Each of the documents was assessed using three tooling methods to evaluate potential interoperability concerns. The first was to submit the documents to the HL7 schematron using an open-source tool for schematron evaluation (https://github.com/ewadkins/cda-schematron-server). Schematron validation uses conformance statements made in the HL7 C-CDA 2.1 Implementation Guide to create testable rules for the XML. This level of testing focuses primarily on the XML structure of documents rather than the semantic meaning of the data. For example, a patient diagnosis could have an onset date in the future, which is not clinically reasonable but would validate using schematron conformance. Results from schematron testing were collected and five records from each schematron error were examined to validate whether the rule was triggered appropriately. In addition, all C-CDA documents were submitted to the Standards Implementation and Testing Environment, maintained by the ONC, for conformance evaluation. This tool does not use the HL7 schematron but provides error reporting in a similar format23. There are 2,123 potential schematron tests for errors using the C-CDA 2.1 schematron and all documents were successfully processed using the open-source and federal tooling.

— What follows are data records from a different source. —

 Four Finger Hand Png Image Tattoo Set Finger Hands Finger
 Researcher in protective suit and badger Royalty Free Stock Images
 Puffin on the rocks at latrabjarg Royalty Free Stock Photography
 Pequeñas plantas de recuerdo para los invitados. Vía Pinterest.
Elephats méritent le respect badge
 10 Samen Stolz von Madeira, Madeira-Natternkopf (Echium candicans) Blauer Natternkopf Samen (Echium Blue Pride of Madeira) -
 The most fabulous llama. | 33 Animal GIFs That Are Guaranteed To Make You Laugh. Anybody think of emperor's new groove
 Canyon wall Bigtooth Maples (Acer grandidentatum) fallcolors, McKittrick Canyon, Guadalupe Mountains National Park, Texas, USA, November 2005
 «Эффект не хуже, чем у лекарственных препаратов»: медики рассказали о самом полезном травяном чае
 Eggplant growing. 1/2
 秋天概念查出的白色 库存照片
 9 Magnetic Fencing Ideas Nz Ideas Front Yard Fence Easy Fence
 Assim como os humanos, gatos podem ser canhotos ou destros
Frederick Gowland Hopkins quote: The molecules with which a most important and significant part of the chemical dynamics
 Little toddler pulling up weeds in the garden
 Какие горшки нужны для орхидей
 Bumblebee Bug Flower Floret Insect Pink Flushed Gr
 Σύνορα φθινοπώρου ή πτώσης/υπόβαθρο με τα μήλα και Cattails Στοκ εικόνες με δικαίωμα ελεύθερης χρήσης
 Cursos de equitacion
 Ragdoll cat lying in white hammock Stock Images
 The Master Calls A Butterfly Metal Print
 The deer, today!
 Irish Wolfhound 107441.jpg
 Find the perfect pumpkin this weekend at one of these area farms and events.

Next, each of the documents was parsed using open-source Model-Driven Health Tools (MDHT). This tooling parsed, extracted, and formatted the structured clinical document data into tables, one for each section of the C-CDA. Results were analyzed in Microsoft Excel (Redmond, Washington) by data quality specialists for relevance and compliance to the C-CDA 2.1 standard and best practices in information exchange. Observations and themes of this processing were recorded and categorized. In addition, content of the human-readable portions was examined using HL7 and VA stylesheets for issues that may affect readability and clinical utility. All documents were successfully processed by MDHT.

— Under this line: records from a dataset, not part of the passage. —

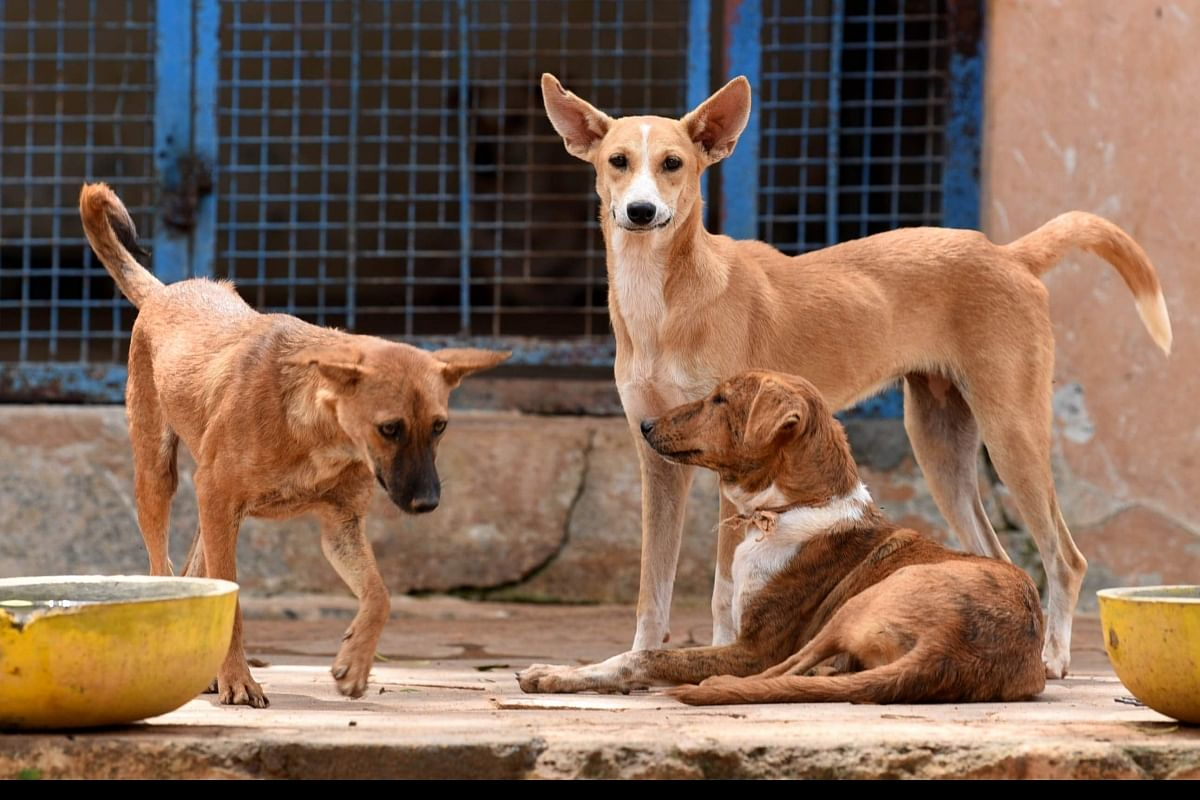 COVID-19 lockdown impact: Hundreds of abandoned animals die at Pakistan pet  markets- The New Indian Express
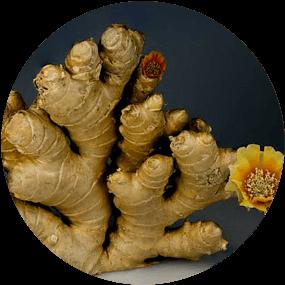 flowering gingerroots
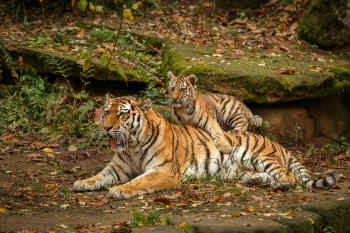 Tigers • Ranthambore, India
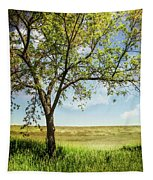 Great Plains Tapestry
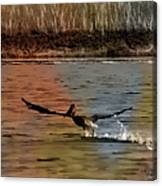 Flight Of The Pelican-featured In Wildlife-newbies And Comfortable Art Groups Canvas Print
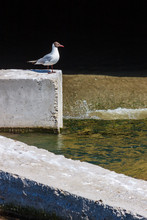 A Seagull Bird Is On A Concrete Block In An Artificial Water Ditch. Synanthropic Species In An Urban Habitat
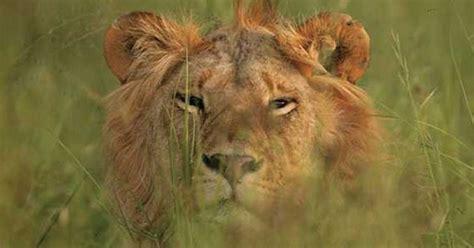 best safari tour operators the best safari tour operators in kenya marsha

The final method was to submit each of the documents to a proprietary tool to evaluate C-CDA data quality, Diameter Health Analyze v3.10 (Farmington, CT). The current release of this tool has 323 rules that check semantic aspects of C-CDA data quality beyond what is included in schematron testing. For example, content checks are made for patient safety, dates are checked for reasonableness and terminologies for appropriate coding. Similar to the schematron validation, five records from each alert were examined to validate whether the rule was triggered appropriately. The authors identified a subset of rules as critical to patient safety and effective data exchange for comparative analysis across technologies. All documents were successfully processed by the software.

Results

Schematron Testing

Of the 401 documents, 55 had no schematron errors according to the HL7 schematron tooling. The remaining documents had a total of 1,695 schematron errors (average 4.9 errors per document) with a range of 1 -42 errors per document. When using the ONC conformance tooling, 311 documents have no reported errors23. The remaining documents had a total of 374 errors (average 4.2 errors per document) with a range of 1-51 errors per document. The authors noted that the ONC tooling, which is more likely to be used for the certification testing, produced fewer errors relative to the HL7 schematron. Additional schematron analysis focused on the HL7 tooling since its errors draw directly from standards guidance.

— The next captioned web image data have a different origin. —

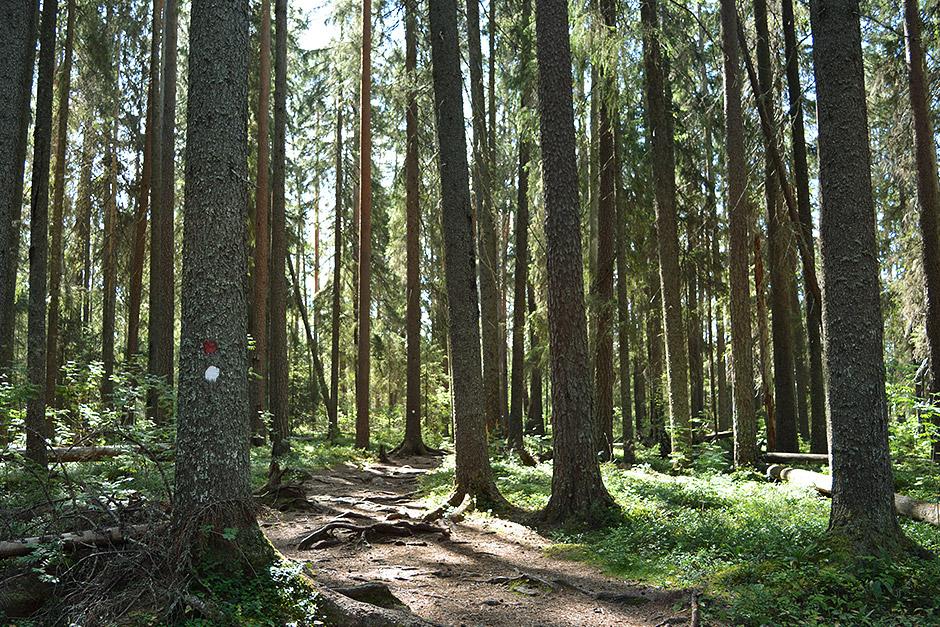 Pyhä-Häkki, Pyhä-Häkin kansallispuisto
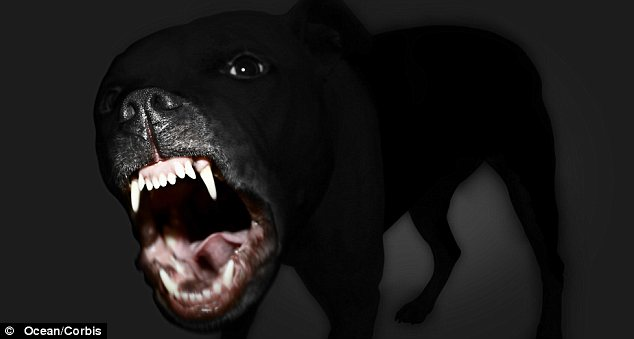 Angry: The driver of the minivan was also the owner of the dogs, similar to the one pictured here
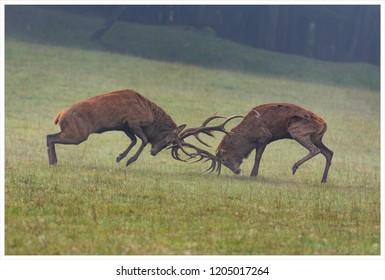 Deer stags during rutting sason
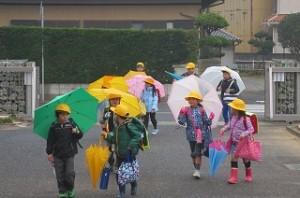 綺麗な傘の花です。校門を入ると,傘の花がつぼみになります。\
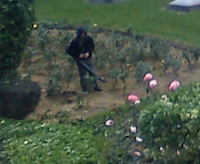 Dans le jardin d'à côté...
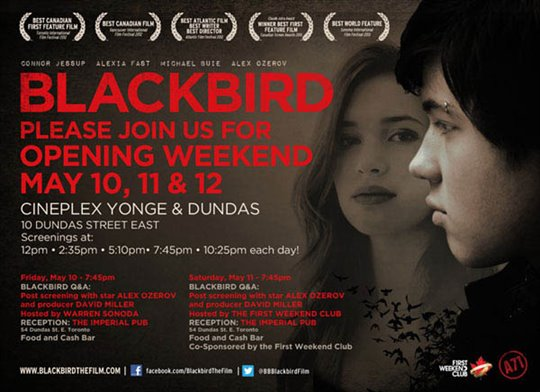 Blackbird Poster Large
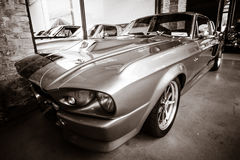 Έξοχο φίδι της Shelby GT 500E Στοκ φωτογραφίες με δικαίωμα ελεύθερης χρήσης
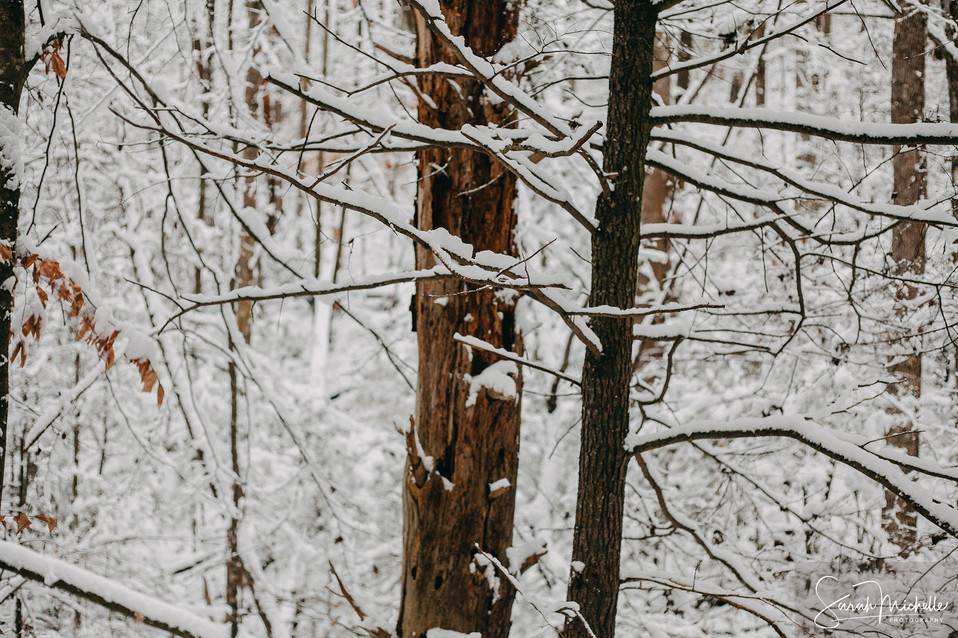 Wintery Trees in the Pisgah National Forest9 (WM).jpg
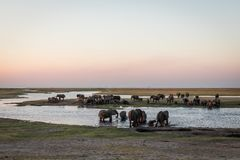Elephant crossing at the chobe river stock image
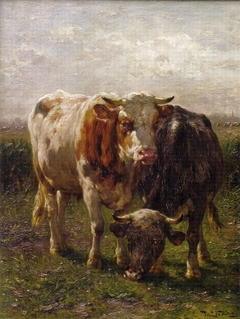Bull and cow in the floodplains at Oosterbeek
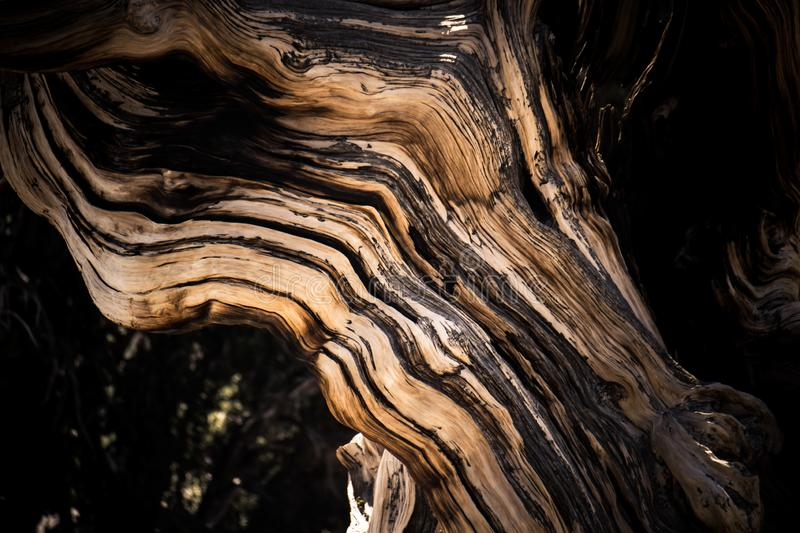 Ancient Bristlecone Pine Tree - macro abstract. Ancient Bristlecone Pine Tree - these old trees have twisted and gnarled features. California - White Mountains stock photography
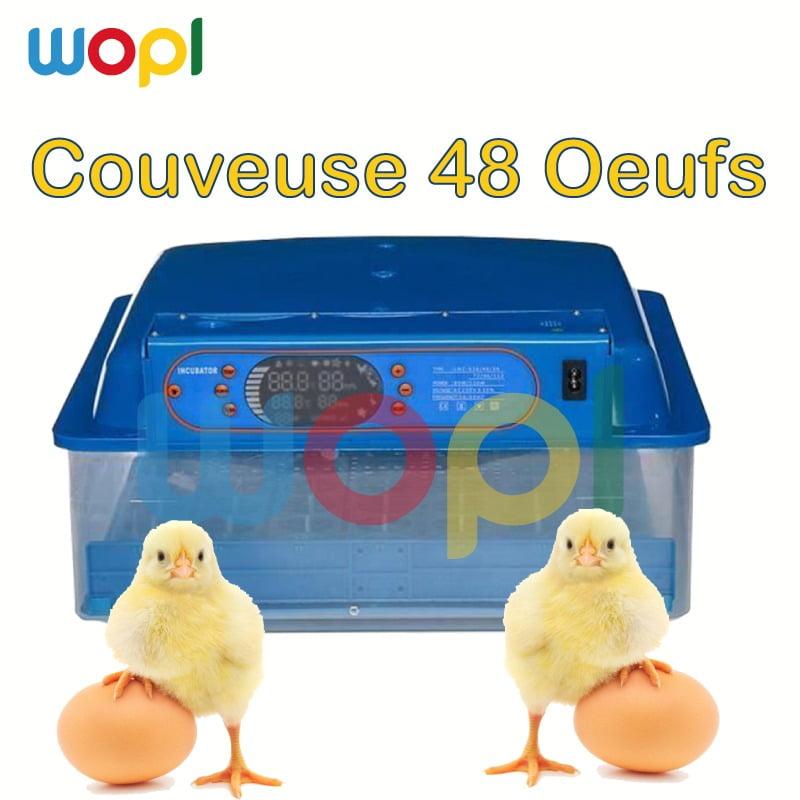 couveuses automatiques pour incuber 48 oeufs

Of the 1,695 schematron errors, 76 unique schematron rules were fired. Since the schematron contains 2,132 potential errors, only a small fraction (3.6%) of the all rules were triggered. Based on individual auditing of the rules, the authors found a positive predictive value of 83% for the rule firing to an actual XML conformance related issue. False positives were examined and generally caused by the schematron not being up to date with errata approved to the C-CDA 2.1. Review of the individual schematron errors and corresponding XML showed that 77% of the schematron errors related to inappropriate methods to encode “no information.” 10% of errors were due to template related issues of the C-CDA documents. The remaining 13% fell into categories regarding incorrect XML formatting and terminology use.

Model Driven Health Tools and Visual Inspection

Parsing of machine-readable content from the 401 documents resulted in 10,286 clinical data elements for inspection. These included 589 allergy entries; 471 encounter entries; 408 equipment and implant entries; 505 goal observations; 623 immunization entries; 1,155 medication entries; 716 plan of treatment entries; 1,497 problem or diagnosis entries; 1,196 result entries; 783 social history entries; 621 status assessment entries and 1,722 vital sign entries. Results tabulated in a spreadsheet were examined to investigate and catalog heterogeneity and errors.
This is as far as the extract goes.